Aachen: Nobelpreisträger brachte die Gitarre mit

Die Vermittlung eines Schülervaters machte es möglich: Ein waschechter Nobelpreisträger referierte in der Aula des Anne-Frank-Gymnasiums in Laurensberg.

Im Jahr 2007 hatte Professor Peter A. Grünberg den Physik-Nobelpreis erhalten, für seine Entdeckung des Riesenmagnetowiderstands, des sogenannten GMR-Effekts.

Für alle Laien: Erst dadurch wurde es möglich, Festplatten mit mehr als einem Gigabyte Speicherkapazität zu bauen.
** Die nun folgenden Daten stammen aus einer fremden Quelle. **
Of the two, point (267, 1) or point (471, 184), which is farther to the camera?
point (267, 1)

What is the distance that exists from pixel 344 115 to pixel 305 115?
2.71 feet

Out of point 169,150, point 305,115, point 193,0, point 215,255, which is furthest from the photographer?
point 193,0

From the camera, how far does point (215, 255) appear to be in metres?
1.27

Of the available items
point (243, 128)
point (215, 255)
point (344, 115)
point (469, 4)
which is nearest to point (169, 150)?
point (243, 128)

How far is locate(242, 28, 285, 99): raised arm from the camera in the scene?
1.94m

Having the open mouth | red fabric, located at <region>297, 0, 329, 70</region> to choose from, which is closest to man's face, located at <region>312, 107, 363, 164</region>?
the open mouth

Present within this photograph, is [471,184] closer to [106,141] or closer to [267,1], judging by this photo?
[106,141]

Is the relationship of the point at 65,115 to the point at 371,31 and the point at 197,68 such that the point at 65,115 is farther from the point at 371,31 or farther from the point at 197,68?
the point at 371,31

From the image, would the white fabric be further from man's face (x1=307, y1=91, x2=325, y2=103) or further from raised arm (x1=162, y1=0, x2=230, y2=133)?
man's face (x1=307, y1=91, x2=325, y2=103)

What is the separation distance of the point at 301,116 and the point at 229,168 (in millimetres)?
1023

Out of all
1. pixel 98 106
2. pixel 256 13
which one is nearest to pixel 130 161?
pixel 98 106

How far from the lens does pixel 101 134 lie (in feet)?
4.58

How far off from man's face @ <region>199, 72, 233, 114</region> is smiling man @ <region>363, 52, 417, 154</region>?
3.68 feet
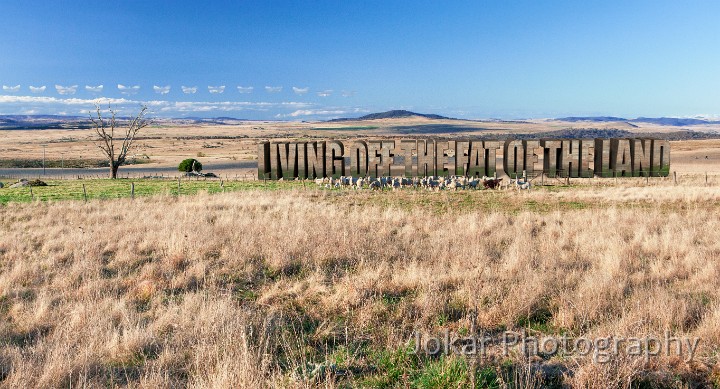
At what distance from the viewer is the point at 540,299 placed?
694 centimetres

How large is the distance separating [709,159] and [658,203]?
178ft

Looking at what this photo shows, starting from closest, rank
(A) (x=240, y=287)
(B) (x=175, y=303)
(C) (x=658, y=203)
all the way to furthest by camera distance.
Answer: (B) (x=175, y=303)
(A) (x=240, y=287)
(C) (x=658, y=203)

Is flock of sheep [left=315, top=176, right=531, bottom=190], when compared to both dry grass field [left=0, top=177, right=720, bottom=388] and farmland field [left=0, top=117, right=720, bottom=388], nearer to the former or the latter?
farmland field [left=0, top=117, right=720, bottom=388]

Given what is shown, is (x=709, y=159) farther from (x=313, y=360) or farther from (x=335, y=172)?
(x=313, y=360)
Eine Erfindung, von der wir heute alle profitieren.

„Über den GMR-Effekt will ich diesmal aber nicht reden”, lachte Grünberg. „Darüber habe ich in den letzten Jahren immer und immer wieder vortragen müssen.” Stattdessen entschied sich der Professor, dem Auditorium die Funktionsweise der sogenannten „elastischen Wellen” nahezubringen. Ein Phänomen, das in einem Erdbeben ebenso gegenwärtig ist wie in einer schwingenden Gitarrensaite - und bis heute weitgehend unerforscht.

Dazu brachte der 71-Jährige, der schon seit seiner Teenagerzeit Gitarre spielt, sogar sein eigenes Instrument mit in die Aula und griff einige Akkorde. Denn ob eine Tonfolge für das menschliche Ohr harmonisch klingt oder nicht, hängt von der Ähnlichkeit eben jener Schwingungen in den einzelnen Gitarrensaiten ab.
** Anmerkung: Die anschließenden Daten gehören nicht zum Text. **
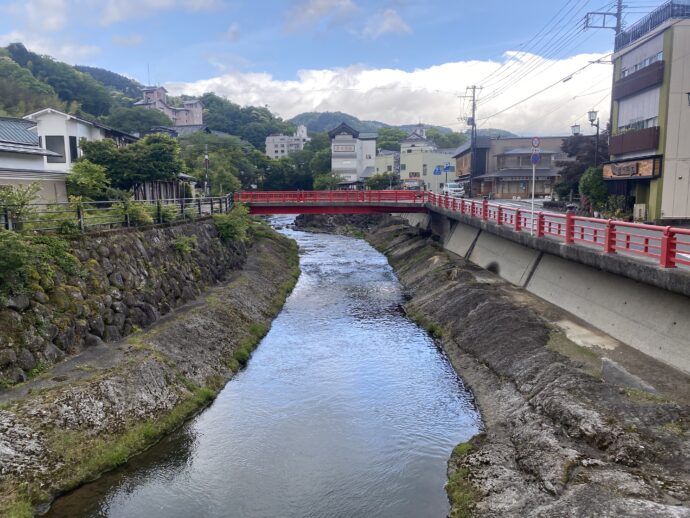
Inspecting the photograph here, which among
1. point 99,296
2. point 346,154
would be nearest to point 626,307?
point 99,296

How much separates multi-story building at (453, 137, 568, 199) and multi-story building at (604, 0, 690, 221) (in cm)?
3074

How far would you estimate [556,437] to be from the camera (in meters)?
13.1

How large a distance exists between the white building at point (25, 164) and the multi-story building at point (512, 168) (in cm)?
5350

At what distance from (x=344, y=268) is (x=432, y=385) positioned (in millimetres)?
28115

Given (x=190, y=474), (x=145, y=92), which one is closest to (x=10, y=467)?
(x=190, y=474)

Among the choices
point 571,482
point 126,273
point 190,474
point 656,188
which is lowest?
point 190,474

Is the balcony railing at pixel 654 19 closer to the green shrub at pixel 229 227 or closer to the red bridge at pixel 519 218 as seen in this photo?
the red bridge at pixel 519 218

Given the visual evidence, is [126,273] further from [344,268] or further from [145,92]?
[145,92]

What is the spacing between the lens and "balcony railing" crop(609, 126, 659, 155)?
117 ft

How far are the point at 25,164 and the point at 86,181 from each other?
10.1ft

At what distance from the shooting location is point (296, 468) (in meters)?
14.1

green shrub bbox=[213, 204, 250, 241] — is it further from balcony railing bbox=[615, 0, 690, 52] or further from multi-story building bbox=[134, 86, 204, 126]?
multi-story building bbox=[134, 86, 204, 126]

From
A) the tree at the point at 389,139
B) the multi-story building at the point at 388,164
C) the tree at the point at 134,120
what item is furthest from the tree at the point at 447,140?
the tree at the point at 134,120

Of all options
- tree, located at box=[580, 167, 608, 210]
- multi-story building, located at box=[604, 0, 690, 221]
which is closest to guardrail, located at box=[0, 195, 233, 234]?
tree, located at box=[580, 167, 608, 210]
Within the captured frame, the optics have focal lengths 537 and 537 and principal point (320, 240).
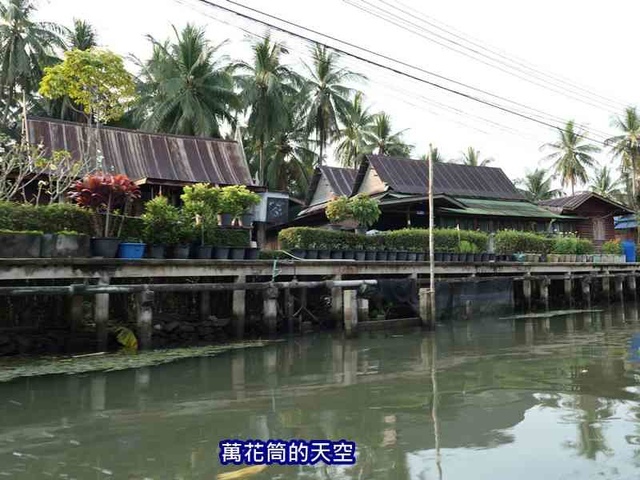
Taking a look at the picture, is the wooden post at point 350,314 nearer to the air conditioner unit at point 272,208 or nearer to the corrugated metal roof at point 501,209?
the air conditioner unit at point 272,208

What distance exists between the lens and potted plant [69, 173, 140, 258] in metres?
11.0

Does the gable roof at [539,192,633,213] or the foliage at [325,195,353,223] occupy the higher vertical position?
the gable roof at [539,192,633,213]

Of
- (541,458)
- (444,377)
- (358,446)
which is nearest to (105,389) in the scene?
(358,446)

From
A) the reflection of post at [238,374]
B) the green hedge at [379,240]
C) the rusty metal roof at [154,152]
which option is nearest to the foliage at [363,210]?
the green hedge at [379,240]

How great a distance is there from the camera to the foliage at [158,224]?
12.1 m

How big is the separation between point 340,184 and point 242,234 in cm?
1567

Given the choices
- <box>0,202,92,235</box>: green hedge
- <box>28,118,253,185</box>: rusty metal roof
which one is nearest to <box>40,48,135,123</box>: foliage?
<box>28,118,253,185</box>: rusty metal roof

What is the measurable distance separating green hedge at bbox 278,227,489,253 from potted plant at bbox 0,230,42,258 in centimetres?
656

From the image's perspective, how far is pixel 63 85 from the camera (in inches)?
621

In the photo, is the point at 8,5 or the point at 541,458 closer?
the point at 541,458

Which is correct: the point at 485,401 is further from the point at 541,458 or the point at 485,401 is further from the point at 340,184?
the point at 340,184

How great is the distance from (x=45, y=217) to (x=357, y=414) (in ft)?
26.1

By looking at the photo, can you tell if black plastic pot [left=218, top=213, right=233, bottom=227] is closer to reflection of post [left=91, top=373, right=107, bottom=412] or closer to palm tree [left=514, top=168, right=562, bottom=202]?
reflection of post [left=91, top=373, right=107, bottom=412]

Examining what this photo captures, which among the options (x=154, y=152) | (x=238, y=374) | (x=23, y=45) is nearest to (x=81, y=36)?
(x=23, y=45)
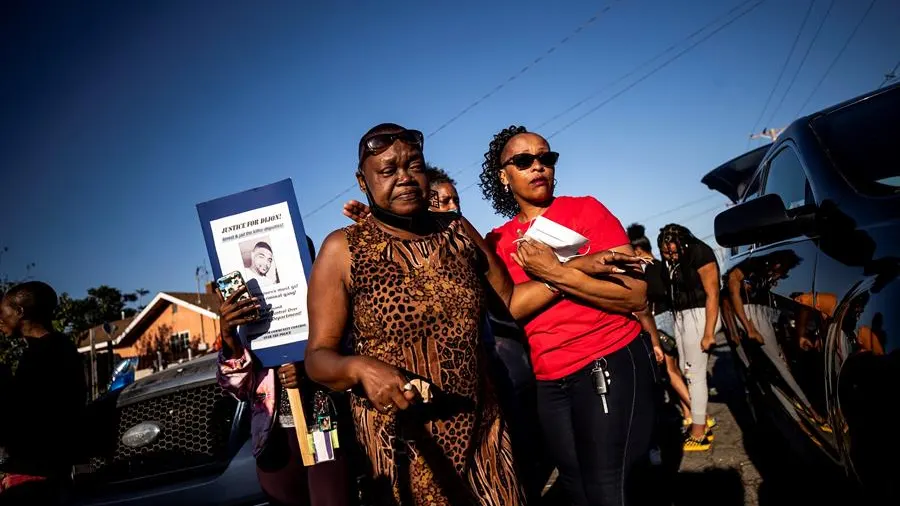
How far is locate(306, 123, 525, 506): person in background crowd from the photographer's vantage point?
64.6 inches

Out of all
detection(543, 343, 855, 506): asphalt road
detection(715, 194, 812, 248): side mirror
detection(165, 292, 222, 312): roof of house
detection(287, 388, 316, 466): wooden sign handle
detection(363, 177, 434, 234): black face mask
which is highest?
detection(165, 292, 222, 312): roof of house

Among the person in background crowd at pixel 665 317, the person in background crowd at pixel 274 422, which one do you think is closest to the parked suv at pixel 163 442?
the person in background crowd at pixel 274 422

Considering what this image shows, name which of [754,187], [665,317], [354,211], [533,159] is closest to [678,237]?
[754,187]

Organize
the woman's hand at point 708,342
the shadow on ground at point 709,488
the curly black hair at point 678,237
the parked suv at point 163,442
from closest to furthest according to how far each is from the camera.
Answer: the parked suv at point 163,442 → the shadow on ground at point 709,488 → the woman's hand at point 708,342 → the curly black hair at point 678,237

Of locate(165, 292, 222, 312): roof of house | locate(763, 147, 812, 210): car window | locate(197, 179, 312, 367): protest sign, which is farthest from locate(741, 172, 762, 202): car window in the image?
locate(165, 292, 222, 312): roof of house

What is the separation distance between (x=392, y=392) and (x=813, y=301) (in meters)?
1.59

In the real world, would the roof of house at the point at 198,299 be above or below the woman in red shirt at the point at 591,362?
above

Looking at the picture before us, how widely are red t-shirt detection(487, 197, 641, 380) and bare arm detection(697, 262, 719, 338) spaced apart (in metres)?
2.66

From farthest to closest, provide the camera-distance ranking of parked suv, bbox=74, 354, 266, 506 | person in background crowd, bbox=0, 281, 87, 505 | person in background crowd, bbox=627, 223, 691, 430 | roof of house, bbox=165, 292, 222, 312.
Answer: roof of house, bbox=165, 292, 222, 312
person in background crowd, bbox=627, 223, 691, 430
person in background crowd, bbox=0, 281, 87, 505
parked suv, bbox=74, 354, 266, 506

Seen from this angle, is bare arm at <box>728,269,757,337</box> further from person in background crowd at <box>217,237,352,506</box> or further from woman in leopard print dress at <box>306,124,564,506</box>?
person in background crowd at <box>217,237,352,506</box>

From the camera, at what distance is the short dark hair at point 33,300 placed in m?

Schade, dass zwischen all den Eltern und Ehemaligen nur wenige Schüler den Weg zum Vortrag gefunden hatten - auch wenn die theoretischen Erläuterungen Grünbergs teilweise über die Köpfe des Auditoriums hinweg gingen.
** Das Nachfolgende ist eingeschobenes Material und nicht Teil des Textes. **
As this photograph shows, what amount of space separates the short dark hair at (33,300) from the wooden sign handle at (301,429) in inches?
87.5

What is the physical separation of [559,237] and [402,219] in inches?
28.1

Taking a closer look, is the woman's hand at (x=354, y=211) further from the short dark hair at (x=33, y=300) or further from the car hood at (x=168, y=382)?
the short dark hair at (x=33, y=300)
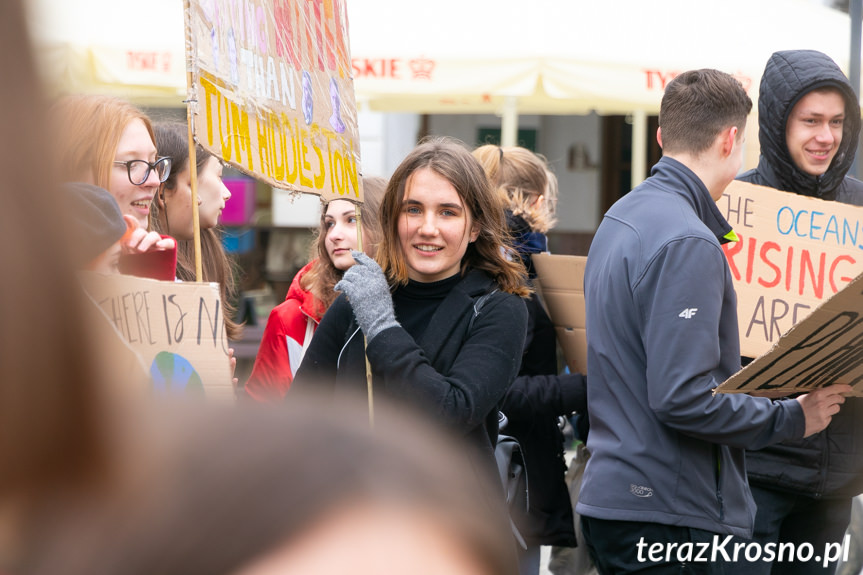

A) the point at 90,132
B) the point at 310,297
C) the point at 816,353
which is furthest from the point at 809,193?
the point at 90,132

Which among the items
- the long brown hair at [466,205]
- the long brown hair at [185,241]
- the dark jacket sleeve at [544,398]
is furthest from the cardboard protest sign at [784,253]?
the long brown hair at [185,241]

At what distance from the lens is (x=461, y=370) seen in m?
2.38

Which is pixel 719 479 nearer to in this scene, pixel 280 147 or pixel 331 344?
pixel 331 344

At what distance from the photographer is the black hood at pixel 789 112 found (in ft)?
9.78

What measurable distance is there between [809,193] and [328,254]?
62.1 inches

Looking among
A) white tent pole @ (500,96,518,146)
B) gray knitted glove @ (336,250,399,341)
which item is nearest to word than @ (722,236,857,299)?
gray knitted glove @ (336,250,399,341)

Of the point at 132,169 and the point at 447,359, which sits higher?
the point at 132,169

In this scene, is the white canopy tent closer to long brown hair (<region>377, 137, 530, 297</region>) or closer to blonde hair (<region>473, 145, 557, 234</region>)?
blonde hair (<region>473, 145, 557, 234</region>)

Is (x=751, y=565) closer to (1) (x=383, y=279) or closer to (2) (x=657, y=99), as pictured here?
(1) (x=383, y=279)

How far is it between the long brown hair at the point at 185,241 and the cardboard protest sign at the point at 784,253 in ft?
5.03

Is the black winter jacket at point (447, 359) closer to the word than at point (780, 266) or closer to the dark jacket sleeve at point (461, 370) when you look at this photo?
the dark jacket sleeve at point (461, 370)

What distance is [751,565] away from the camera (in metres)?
2.46

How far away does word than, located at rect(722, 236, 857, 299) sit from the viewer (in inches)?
113

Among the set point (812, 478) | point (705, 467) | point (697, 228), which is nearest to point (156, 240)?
point (697, 228)
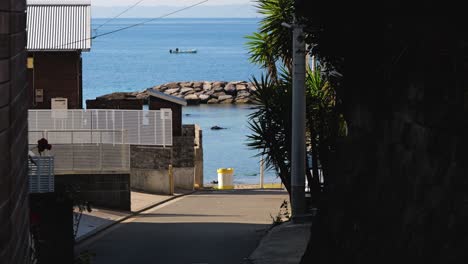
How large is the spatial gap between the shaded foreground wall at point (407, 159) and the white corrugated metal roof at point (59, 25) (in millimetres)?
30379

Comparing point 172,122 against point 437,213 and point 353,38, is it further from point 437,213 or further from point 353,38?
point 437,213

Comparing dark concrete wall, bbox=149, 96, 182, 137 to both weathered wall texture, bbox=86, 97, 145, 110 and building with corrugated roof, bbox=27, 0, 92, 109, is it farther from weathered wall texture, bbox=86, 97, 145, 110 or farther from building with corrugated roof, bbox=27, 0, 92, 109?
building with corrugated roof, bbox=27, 0, 92, 109

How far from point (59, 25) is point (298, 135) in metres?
24.2

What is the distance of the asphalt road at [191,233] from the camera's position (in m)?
19.0

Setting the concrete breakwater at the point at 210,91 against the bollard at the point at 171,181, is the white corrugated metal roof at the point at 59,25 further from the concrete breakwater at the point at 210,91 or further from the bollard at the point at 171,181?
the concrete breakwater at the point at 210,91

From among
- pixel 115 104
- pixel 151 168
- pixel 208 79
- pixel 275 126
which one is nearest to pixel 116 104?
pixel 115 104

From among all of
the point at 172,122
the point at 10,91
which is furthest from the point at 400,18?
the point at 172,122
Auch heute verbringt der Physiker noch jeden Vormittag in seinem Büro im Forschungszentrum Jülich. Neben administrativen Aufgaben bereitet er vor allem neue Vorträge vor. Denn spätestens seit der Nobelpreisverleihung ist Grünberg auf jeder Fachtagung ein gern gesehener Redner.

Seine Lesung vor den Fachkollegen an der Universität Stockholm bezeichnet er als einen der eindrucksvollsten Momente in seinem Leben. „Du hältst jetzt eine Nobelpreisrede. Ist das denn überhaupt möglich?” - so empfand er den Höhepunkt seiner wissenschaftlichen Karriere. Die Verleihung der Urkunde durch den schwedischen König dagegen berührte ihn weniger. „Ach, das ist doch bloßes Protokoll.”